Maureen McDonagh, a lecturer at Harvard Law School, works with law students at the Harvard Legal Services Center’s Housing Law Clinic to advise tenants facing eviction cases. McDonagh said it is difficult to gauge the frequency of landlord retaliation cases because of the inherently subjective nature of retaliation allegations.
“It’s difficult to determine because it’s not like people say, ‘I’m going to evict you because you complained!’ The jury or judge has to look into the landlord’s head and try to figure out why they did what they did,” McDonagh said. “We do see retaliation cases fairly regularly, or allegations of retaliation.”
Representatives from the city of Boston have maintained that programs implemented under Mayor Martin J. Walsh’s administration have expanded the rights of all tenants, including student tenants like Olpin.
Lisa Timberlake is the director of publicity for the Boston Inspectional Services Department. If a tenant files a complaint within the department, a city investigator is dispatched to evaluate the complaint, after which the city may require the landlord or management company to fix the housing problem by a certain date.
Timberlake said that in the past, private landlords outsourced their own safety inspection procedures to the city’s system.
“Some management companies are using us as their on-call system for complaints, as opposed to using their own system, they use ours to get the fire moving under their feet,” Timberlake said. “But in the last five years, it’s gotten a lot better.”

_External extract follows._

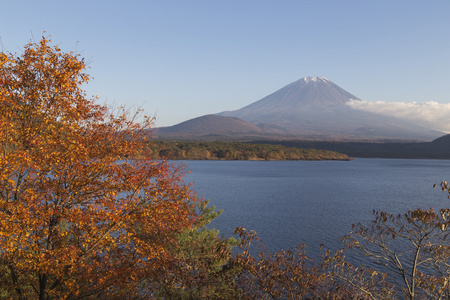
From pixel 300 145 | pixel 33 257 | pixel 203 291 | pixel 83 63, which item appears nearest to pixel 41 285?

Elena Kuran, a third-year international affairs major at Northeastern, lives a short walk away from Olpin’s apartment. She said her property management company has been highly responsive to her and her roommates.
“Our hot water heater was broken two weeks in and it was fixed in a day,” Kuran said. “I have no complaints, I’ll text [the landlord] and he responds … with that said I’d think we are in the minority.”

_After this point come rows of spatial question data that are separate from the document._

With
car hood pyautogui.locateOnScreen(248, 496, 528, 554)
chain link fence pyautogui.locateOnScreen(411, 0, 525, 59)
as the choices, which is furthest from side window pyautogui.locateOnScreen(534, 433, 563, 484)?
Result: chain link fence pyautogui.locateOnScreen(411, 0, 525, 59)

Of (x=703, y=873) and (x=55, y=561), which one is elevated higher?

Timberlake points to new programs meant to empower tenants and hold negligent landlords accountable, like the development of the website RentSmart Boston. The website, which launched August 2017, is an online database that compiles Boston 311 complaints and Inspectional Services Division data to show the history of housing, safety or sanitary code violations for any property in Boston.
As the city improves tools for renters, Olpin said that students are still at the mercy of rising housing costs. Even if RentSmart displays previous violations, skyrocketing rents mean that student renters have to weigh affordability against quality of building management.
“I look at cost over who manages the building,” Olpin said. “You just have to say, ‘Well, this rental company hasn’t been the worst? I could move and end up with a [expletive] company.”